#### [Description of the task]
Each and every line below goes into your answer unchanged, but leave out the images.

#### [Provided records]
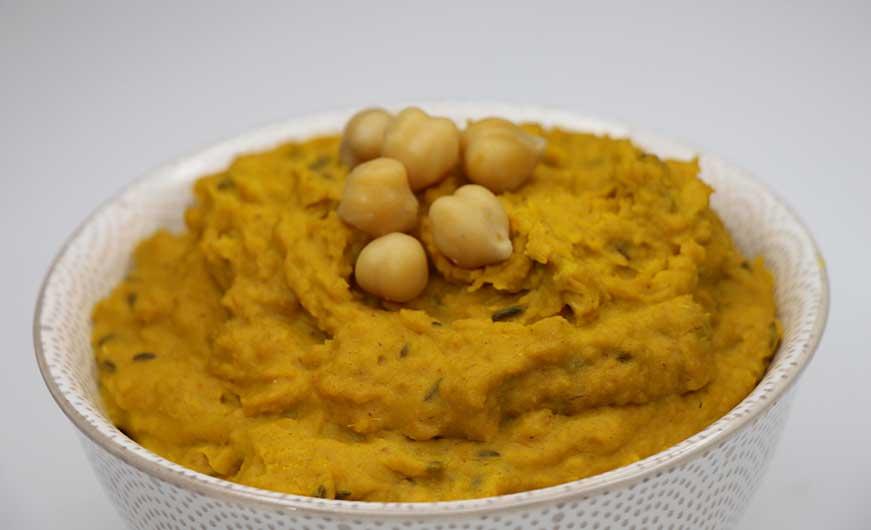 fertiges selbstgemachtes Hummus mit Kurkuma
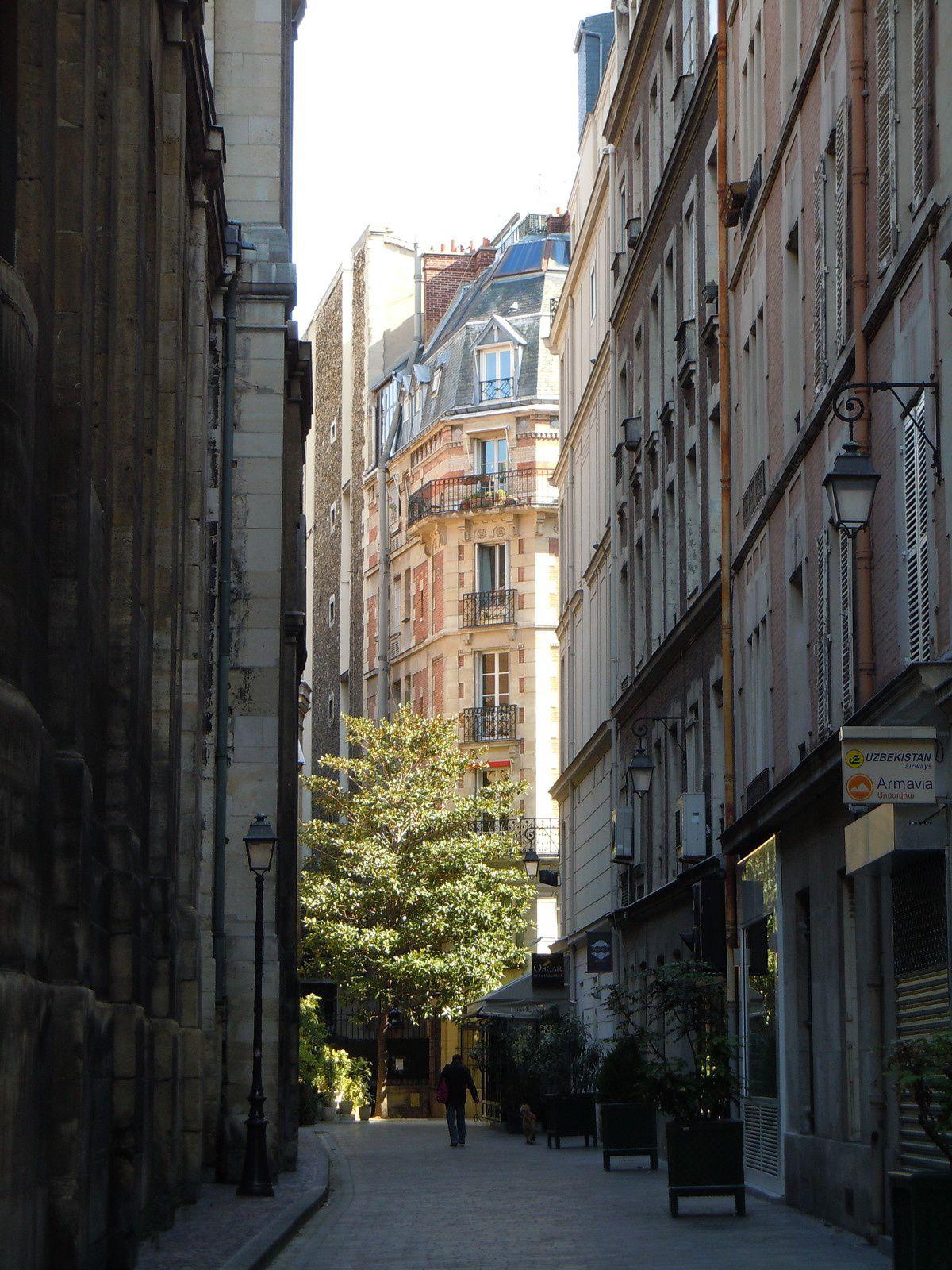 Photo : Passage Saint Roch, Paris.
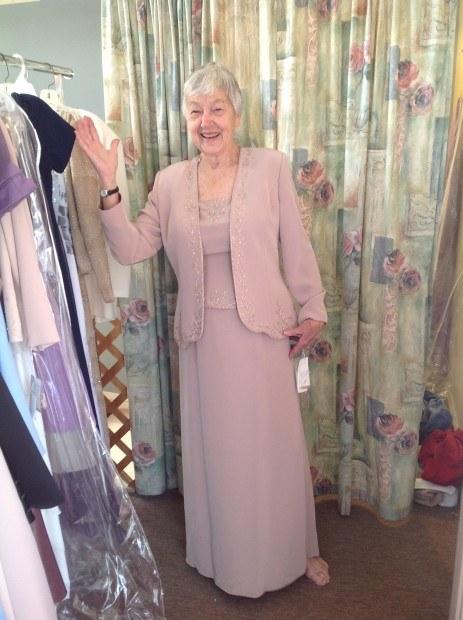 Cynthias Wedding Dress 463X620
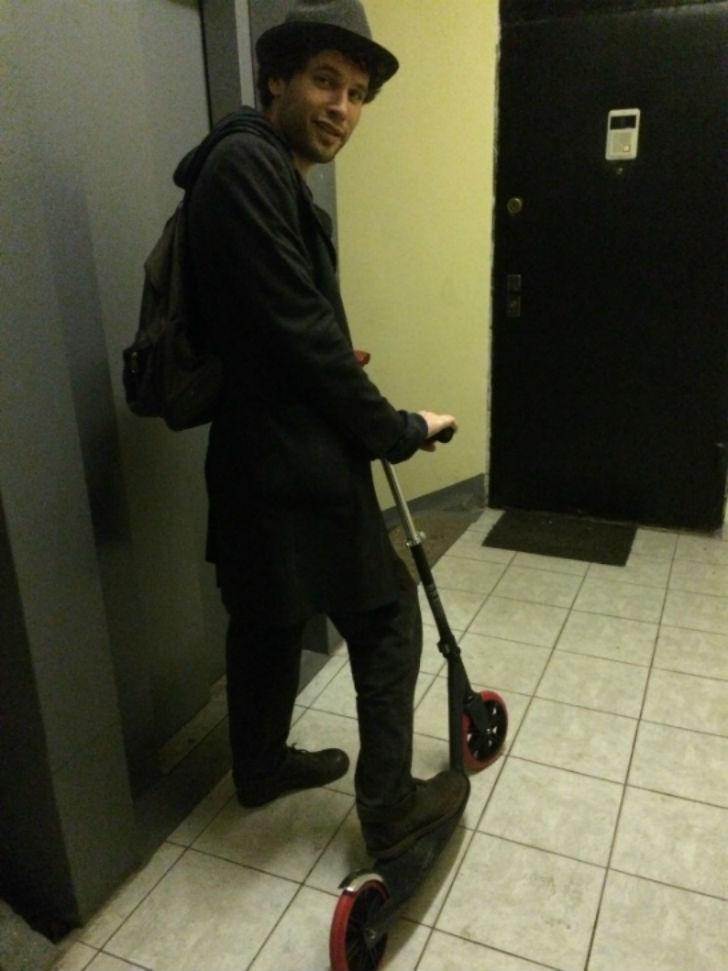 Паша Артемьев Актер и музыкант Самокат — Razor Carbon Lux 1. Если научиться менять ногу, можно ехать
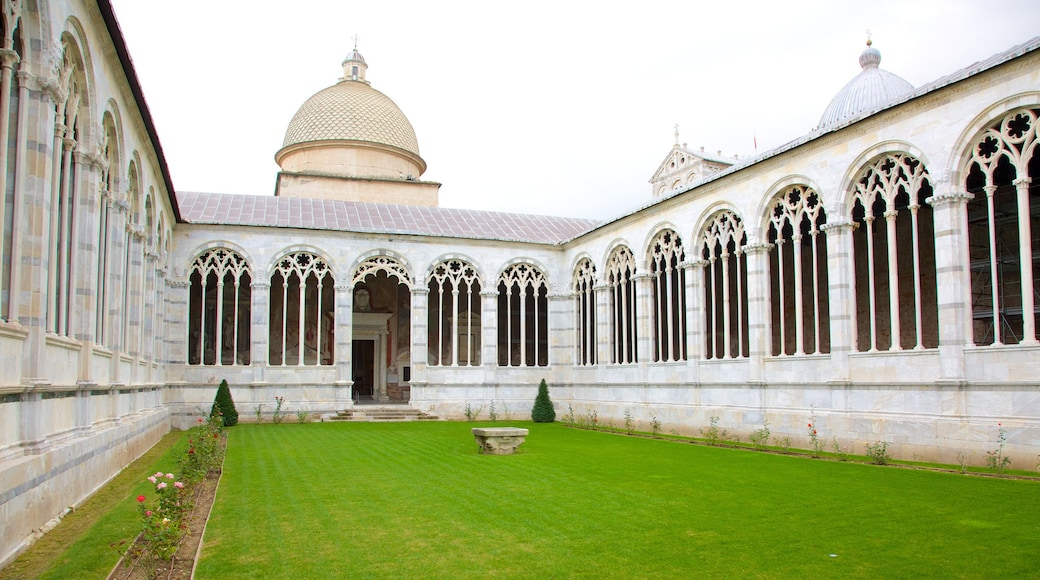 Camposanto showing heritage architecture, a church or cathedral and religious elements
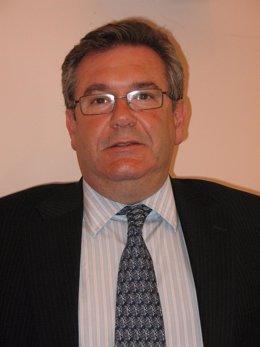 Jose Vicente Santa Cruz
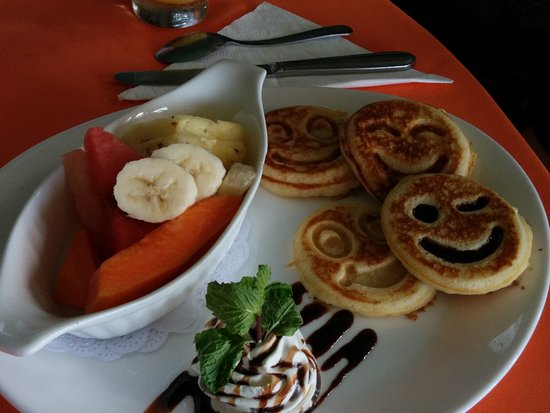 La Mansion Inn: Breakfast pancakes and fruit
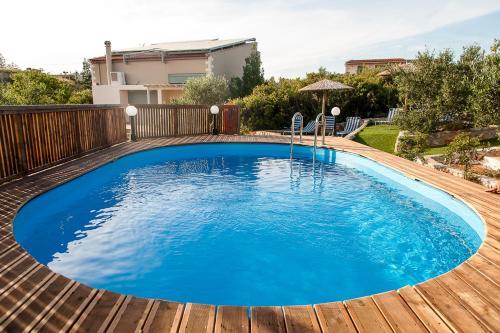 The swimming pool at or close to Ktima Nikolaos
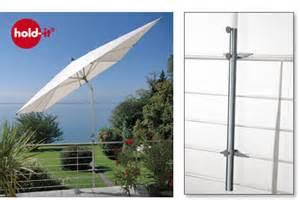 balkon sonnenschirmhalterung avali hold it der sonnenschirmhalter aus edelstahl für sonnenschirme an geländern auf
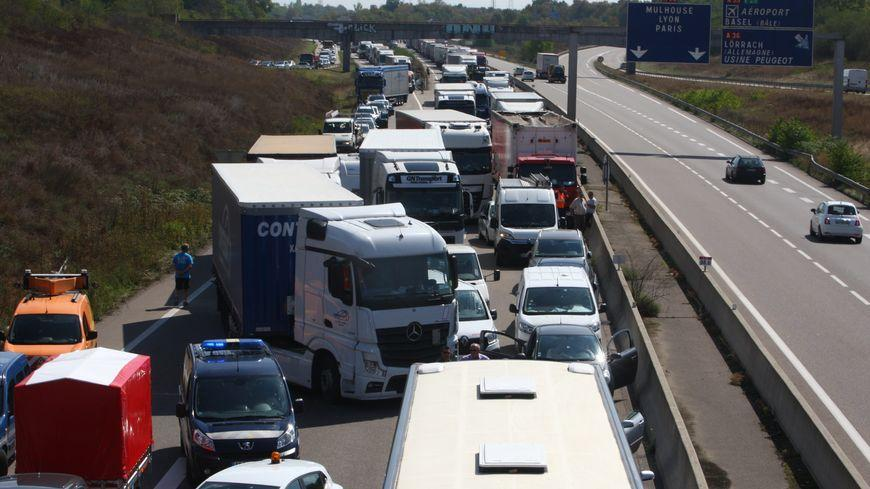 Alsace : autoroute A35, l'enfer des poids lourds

#### [Solved problem]
 fertiges selbstgemachtes Hummus mit Kurkuma
 Photo : Passage Saint Roch, Paris.
 Cynthias Wedding Dress 463X620
 Паша Артемьев Актер и музыкант Самокат — Razor Carbon Lux 1. Если научиться менять ногу, можно ехать
 Camposanto showing heritage architecture, a church or cathedral and religious elements
 Jose Vicente Santa Cruz
 La Mansion Inn: Breakfast pancakes and fruit
 The swimming pool at or close to Ktima Nikolaos
 balkon sonnenschirmhalterung avali hold it der sonnenschirmhalter aus edelstahl für sonnenschirme an geländern auf
 Alsace : autoroute A35, l'enfer des poids lourds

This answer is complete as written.